* [Raw data]
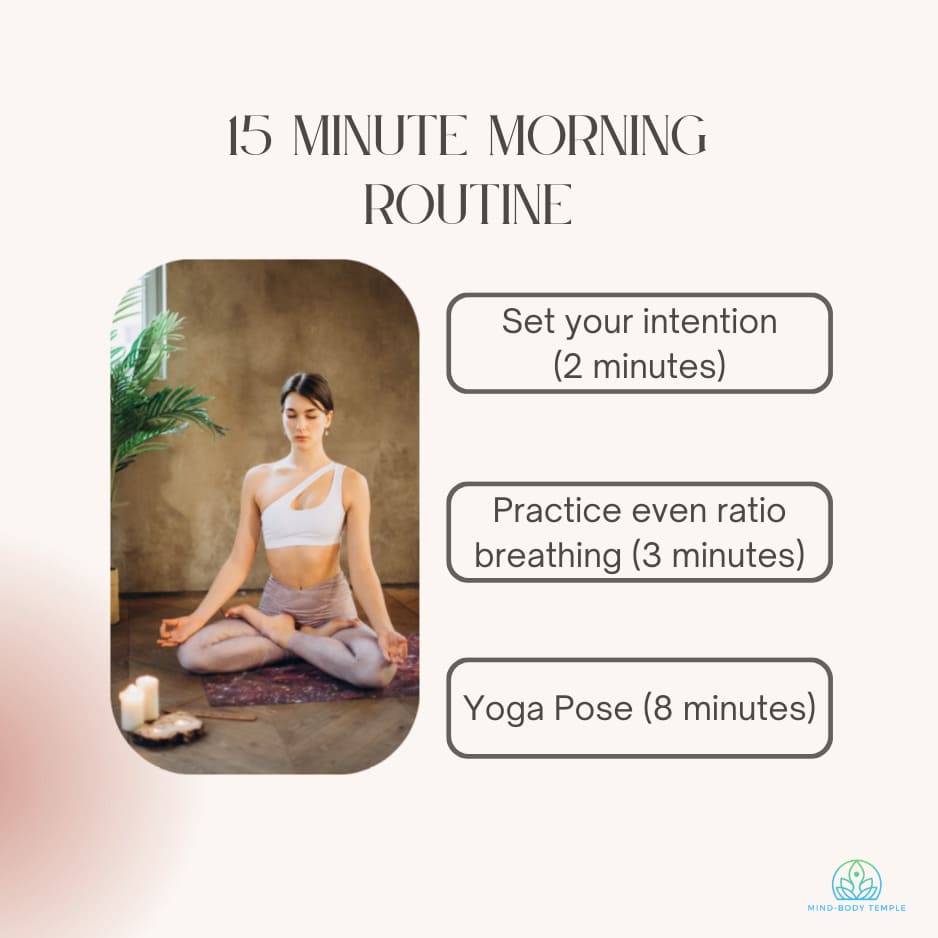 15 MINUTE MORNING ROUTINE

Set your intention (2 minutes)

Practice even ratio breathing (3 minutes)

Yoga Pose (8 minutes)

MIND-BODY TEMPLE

* [Assignment] Write out again exactly the lines that run from the one holding "Set your intention (2 minutes)" through the last line of the data; omit all other lines.

* [Your response]
Set your intention (2 minutes)

Practice even ratio breathing (3 minutes)

Yoga Pose (8 minutes)

MIND-BODY TEMPLE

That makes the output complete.